**提供データ**
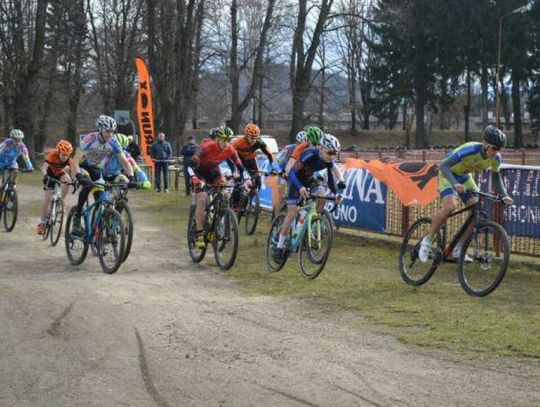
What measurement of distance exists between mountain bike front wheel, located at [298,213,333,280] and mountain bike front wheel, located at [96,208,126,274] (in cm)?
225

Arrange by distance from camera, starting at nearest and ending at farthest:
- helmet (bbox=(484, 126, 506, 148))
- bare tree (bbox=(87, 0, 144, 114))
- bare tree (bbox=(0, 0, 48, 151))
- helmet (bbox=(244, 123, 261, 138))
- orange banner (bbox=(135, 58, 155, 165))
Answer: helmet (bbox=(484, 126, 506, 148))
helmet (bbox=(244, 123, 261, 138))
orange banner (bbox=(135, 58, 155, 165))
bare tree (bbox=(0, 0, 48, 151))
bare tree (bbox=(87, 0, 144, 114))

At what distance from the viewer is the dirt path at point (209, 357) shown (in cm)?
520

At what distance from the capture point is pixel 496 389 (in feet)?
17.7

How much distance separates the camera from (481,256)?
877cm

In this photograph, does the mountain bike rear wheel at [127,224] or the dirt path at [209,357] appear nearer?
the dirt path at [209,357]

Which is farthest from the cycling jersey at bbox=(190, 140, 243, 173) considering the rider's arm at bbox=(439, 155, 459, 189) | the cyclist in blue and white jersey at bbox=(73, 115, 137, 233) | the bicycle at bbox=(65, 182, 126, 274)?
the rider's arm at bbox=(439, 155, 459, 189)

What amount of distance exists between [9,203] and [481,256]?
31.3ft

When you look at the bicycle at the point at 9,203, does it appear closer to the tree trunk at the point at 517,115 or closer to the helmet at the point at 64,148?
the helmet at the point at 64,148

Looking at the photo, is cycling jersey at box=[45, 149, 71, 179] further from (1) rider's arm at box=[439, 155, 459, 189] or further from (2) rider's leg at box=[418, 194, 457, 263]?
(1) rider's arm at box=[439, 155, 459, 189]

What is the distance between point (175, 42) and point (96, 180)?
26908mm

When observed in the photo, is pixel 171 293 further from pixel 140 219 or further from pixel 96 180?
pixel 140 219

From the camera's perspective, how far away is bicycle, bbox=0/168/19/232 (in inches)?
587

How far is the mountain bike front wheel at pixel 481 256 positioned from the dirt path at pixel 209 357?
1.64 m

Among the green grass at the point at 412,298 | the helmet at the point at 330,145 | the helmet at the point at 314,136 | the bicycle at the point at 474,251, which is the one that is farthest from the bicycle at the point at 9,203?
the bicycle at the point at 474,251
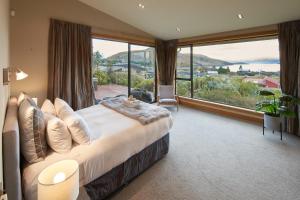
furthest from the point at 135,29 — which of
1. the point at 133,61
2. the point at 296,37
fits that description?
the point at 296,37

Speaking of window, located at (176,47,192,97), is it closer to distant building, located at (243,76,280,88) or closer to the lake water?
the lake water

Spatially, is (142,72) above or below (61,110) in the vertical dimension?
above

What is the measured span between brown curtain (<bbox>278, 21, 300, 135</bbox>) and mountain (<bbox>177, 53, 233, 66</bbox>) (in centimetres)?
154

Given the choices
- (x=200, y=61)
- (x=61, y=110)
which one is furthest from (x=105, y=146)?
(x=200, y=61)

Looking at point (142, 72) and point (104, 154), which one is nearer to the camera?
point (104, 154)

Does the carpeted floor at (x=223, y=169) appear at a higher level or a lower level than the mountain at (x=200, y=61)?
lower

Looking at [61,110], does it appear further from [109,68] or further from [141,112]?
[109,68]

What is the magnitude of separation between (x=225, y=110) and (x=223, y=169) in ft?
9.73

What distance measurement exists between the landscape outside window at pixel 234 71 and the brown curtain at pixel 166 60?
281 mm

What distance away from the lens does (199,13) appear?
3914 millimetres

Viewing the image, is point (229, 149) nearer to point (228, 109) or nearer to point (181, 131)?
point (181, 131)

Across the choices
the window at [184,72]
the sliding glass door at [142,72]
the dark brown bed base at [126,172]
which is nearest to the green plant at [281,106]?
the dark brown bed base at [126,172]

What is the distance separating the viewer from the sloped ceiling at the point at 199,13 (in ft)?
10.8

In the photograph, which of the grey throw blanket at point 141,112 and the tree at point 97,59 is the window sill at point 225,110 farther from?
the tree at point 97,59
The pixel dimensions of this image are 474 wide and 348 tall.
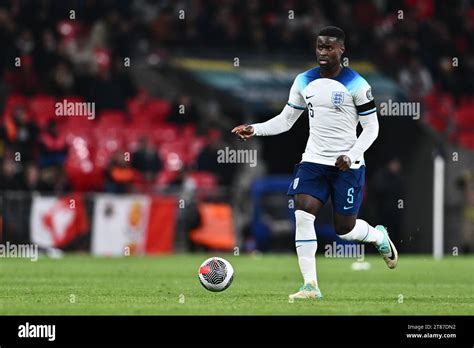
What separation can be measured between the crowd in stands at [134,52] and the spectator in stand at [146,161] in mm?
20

==

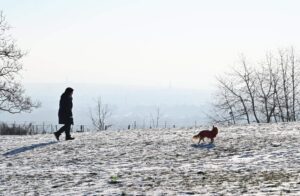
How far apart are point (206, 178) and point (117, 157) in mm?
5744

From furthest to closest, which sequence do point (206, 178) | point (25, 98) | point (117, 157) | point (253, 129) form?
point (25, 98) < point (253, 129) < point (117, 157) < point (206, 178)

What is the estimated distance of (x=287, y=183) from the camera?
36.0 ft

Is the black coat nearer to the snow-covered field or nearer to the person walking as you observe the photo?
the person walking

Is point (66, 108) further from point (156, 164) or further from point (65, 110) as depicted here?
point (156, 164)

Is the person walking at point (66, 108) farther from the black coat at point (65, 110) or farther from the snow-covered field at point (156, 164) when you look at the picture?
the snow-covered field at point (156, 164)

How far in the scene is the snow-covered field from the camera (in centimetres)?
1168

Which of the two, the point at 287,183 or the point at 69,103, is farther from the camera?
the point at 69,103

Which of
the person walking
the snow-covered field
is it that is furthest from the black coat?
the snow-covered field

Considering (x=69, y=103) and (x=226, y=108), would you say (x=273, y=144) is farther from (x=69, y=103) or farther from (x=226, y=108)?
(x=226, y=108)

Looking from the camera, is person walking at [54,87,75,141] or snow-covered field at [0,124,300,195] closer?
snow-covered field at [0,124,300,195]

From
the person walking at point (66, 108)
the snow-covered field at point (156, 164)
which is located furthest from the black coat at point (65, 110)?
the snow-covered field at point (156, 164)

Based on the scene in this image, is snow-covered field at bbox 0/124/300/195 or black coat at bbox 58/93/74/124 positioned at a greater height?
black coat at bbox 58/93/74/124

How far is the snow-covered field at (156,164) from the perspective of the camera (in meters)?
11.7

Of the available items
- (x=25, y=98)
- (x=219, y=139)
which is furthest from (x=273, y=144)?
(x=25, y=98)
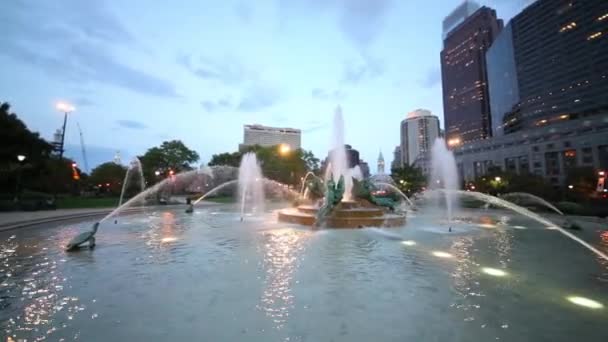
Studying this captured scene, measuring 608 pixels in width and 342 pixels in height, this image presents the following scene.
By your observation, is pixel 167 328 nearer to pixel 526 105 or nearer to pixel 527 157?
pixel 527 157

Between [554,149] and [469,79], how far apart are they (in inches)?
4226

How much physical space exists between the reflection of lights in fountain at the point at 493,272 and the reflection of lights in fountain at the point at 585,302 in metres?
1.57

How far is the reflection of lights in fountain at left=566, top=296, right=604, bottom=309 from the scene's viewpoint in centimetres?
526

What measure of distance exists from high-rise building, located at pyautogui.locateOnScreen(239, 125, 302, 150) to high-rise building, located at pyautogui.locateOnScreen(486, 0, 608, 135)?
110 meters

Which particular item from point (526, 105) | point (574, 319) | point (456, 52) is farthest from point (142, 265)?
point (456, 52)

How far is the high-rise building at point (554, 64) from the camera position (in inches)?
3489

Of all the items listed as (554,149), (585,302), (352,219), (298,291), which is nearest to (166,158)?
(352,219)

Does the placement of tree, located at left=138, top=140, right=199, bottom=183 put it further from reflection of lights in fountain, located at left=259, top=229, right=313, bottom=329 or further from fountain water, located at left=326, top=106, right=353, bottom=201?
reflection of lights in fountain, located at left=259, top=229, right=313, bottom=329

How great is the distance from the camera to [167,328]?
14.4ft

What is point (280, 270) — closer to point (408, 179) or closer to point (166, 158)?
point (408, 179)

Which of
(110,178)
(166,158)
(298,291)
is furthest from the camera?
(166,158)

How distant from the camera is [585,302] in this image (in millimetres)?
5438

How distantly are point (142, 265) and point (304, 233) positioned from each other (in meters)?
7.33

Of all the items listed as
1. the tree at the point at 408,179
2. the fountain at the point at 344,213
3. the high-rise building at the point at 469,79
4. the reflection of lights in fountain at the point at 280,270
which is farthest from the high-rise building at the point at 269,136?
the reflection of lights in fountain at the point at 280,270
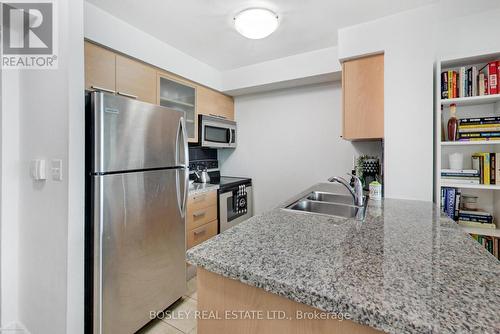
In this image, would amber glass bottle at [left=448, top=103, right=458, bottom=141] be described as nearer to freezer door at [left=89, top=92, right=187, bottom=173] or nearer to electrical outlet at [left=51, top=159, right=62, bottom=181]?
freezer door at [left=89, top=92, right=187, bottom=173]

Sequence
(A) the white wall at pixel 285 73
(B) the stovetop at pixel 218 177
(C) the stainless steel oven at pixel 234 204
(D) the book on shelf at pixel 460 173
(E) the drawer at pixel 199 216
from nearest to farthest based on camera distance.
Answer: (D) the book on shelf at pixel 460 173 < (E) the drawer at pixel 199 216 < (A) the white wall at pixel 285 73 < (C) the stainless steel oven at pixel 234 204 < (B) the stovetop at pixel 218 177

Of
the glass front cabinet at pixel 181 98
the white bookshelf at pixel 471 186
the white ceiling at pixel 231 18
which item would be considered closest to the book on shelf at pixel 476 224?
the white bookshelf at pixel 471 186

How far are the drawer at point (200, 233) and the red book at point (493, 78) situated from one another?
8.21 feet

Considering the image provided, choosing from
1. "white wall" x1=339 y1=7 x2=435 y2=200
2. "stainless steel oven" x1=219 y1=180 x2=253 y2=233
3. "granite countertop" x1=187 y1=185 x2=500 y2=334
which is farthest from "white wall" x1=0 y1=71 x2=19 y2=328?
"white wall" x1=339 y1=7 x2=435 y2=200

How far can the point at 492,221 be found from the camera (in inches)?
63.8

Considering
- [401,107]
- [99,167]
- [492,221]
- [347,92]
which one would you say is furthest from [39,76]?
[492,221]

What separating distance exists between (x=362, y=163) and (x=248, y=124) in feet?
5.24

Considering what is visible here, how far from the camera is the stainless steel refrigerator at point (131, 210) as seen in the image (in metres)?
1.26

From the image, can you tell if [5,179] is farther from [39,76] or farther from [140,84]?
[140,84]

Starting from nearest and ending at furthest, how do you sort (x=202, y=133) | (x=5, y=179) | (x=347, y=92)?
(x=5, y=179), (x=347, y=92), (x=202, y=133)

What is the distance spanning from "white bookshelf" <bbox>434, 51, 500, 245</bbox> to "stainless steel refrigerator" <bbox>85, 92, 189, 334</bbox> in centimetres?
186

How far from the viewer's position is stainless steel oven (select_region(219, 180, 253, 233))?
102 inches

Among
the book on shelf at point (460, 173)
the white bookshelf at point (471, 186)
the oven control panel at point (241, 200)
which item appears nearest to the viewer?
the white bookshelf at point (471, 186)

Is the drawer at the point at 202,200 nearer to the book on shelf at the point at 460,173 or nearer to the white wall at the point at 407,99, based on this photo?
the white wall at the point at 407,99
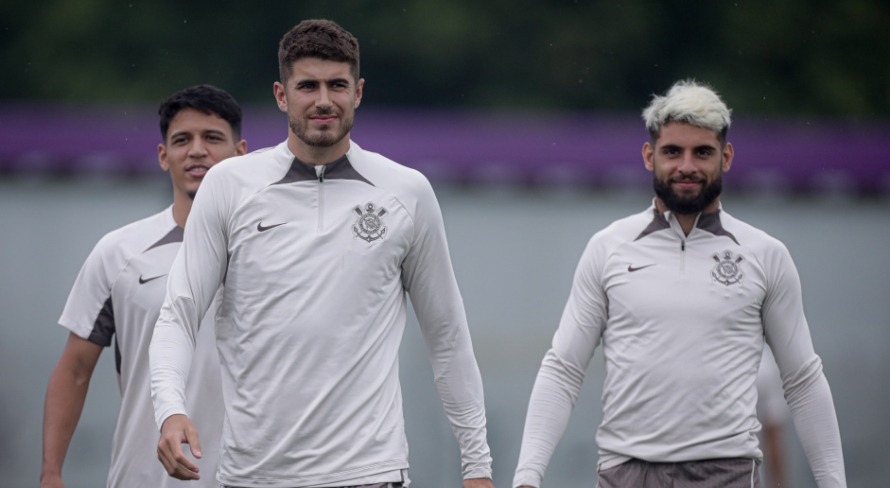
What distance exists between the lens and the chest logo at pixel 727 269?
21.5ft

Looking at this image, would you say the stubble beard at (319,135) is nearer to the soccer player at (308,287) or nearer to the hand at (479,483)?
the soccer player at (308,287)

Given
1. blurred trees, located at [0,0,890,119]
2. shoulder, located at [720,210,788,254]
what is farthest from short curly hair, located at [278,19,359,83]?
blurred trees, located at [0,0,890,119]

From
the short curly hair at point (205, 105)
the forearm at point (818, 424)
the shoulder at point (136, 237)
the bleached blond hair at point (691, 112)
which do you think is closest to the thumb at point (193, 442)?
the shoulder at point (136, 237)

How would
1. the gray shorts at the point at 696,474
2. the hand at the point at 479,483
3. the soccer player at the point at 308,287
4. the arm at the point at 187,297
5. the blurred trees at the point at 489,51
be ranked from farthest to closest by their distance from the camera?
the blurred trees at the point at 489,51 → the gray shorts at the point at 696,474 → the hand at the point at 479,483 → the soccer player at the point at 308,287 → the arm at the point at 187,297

* * *

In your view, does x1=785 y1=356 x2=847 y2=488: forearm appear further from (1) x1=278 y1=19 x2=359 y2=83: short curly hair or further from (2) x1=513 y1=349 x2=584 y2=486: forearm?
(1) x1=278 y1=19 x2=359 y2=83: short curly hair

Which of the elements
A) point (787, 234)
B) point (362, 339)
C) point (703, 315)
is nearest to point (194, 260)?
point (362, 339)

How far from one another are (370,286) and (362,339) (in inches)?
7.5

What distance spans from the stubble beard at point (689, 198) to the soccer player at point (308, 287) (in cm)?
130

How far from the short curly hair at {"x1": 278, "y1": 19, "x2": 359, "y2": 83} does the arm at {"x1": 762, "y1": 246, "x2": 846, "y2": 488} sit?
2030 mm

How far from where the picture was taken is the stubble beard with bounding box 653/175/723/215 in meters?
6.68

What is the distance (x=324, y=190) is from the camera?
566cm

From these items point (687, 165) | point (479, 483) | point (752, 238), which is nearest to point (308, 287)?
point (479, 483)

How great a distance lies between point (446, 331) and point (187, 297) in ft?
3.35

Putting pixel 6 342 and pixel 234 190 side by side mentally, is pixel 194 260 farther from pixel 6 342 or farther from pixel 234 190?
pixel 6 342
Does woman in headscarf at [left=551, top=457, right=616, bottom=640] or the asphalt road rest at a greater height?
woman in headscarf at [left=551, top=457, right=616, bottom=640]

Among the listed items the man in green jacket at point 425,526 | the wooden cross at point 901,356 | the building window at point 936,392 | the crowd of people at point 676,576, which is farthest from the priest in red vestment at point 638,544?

**練習課題**
上のデータで、文字列「hand」を含む行はどれですか。該当する行をすべて選び出し、そのまま書き写してください。

**解答結果**
Looking at this image, would you say the stubble beard at (319,135) is nearer to the soccer player at (308,287) or nearer to the hand at (479,483)?
2. the hand at the point at 479,483
the blurred trees at the point at 489,51 → the gray shorts at the point at 696,474 → the hand at the point at 479,483 → the soccer player at the point at 308,287 → the arm at the point at 187,297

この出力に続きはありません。